Sinovel Wind (Group) Co., Ltd.
- Native name: 华锐风电科技(集团)股份有限公司
- Type: Limited company
- Traded as: SSE: 601558
- Industry: Wind power
- Founded: 2005 (Beijing)
- Founder: Han Junliang
- Headquarters: Beijing, People's Republic of China
- Products: Wind turbines
- Parent: Dalian Huarui Heavy Industry Group
- Website: www.sinovel.com

= Sinovel =

Sinovel Wind Group Company (华锐风电) is a Chinese state-owned wind turbine manufacturer headquartered in Beijing.

Sinovel is affiliated with a Chinese state-owned company, Dalian Heavy Mechanical & Electrical Equipment Engineering. It was founded in 2005 by Han Junliang.

==History==
Sinovel was founded by Han Junliang who later became the first wind power billionaire after the IPO of the company in 2011. Initially capital of 100 million yuan was provided by a Chinese state-owned company, Dalian Heavy Mechanical & Electrical Equipment Engineering.

Donghai Bridge Wind Farm, the first offshore wind farm in China, began operation in July 2010 using 34 3 MW Sinovel turbines.

In December 2010, the Massachusetts Water Resources Authority ordered a 1.5 MW wind turbine to power a wastewater pumping station in Charlestown, Boston.

In 2011, Sinovel was listed on the Shanghai Stock Exchange and raised $1.4 billion.
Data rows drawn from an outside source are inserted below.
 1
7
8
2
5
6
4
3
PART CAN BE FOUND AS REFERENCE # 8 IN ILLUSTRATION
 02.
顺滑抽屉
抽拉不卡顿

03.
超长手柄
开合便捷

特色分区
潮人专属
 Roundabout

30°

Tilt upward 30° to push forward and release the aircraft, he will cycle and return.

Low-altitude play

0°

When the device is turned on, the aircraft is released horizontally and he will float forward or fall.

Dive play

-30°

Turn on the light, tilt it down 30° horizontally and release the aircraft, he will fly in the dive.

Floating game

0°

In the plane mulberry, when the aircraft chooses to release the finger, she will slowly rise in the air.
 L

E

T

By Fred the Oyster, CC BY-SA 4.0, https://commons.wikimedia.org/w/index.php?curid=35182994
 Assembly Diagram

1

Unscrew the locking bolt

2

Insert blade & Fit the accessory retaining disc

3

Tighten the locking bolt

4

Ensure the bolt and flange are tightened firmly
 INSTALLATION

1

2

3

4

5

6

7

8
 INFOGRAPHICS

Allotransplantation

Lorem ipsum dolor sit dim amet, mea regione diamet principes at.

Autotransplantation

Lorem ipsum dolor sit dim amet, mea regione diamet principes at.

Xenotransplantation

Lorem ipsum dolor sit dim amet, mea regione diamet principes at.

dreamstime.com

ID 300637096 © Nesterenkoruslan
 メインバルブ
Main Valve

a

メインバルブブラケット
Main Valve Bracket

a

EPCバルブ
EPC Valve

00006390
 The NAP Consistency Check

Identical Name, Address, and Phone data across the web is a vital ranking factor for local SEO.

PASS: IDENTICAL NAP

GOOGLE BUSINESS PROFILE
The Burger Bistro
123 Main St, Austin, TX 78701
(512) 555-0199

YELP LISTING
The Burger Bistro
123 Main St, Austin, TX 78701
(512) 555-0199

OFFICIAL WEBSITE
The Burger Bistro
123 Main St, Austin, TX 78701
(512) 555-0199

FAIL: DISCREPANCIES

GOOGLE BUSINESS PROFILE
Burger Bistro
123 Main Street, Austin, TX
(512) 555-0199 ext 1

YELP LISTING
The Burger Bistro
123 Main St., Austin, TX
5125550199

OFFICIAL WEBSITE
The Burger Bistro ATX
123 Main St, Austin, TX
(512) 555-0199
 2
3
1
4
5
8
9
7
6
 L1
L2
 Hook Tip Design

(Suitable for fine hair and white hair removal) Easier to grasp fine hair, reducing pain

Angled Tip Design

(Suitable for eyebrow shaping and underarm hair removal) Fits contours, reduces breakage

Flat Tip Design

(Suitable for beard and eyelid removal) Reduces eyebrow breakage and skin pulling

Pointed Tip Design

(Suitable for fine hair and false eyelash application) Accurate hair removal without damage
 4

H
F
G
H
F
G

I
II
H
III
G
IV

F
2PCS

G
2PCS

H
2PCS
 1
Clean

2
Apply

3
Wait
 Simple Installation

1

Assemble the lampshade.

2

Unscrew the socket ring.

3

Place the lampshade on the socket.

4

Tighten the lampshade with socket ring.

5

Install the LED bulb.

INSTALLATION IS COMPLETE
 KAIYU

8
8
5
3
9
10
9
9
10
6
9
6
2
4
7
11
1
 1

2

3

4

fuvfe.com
In 2014, its chairman, Wang Yuan resigned from its post.

==Subsidiary==
- Dalian Guotong Electronics

==Controversies==
The firm was accused of stealing software from AMSC and was sued by the company. On 27 June 2013, the United States Department of Justice charged Sinovel and three individuals with theft of trade secrets. On 24 January 2018 a U.S. federal jury in Madison, Wisconsin found Sinovel guilty of stealing trade secrets from AMSC causing the American company to lose over US$800 million. The jury found that Sinovel stole trade secrets and copyrighted information with the intention of building its own versions of AMSC systems and retrofit previously built wind turbines so it could avoid having to pay AMSC for its technology. According to a press release by AMSC on 3 July 2018, AMSC has settled the lawsuit with Sinovel.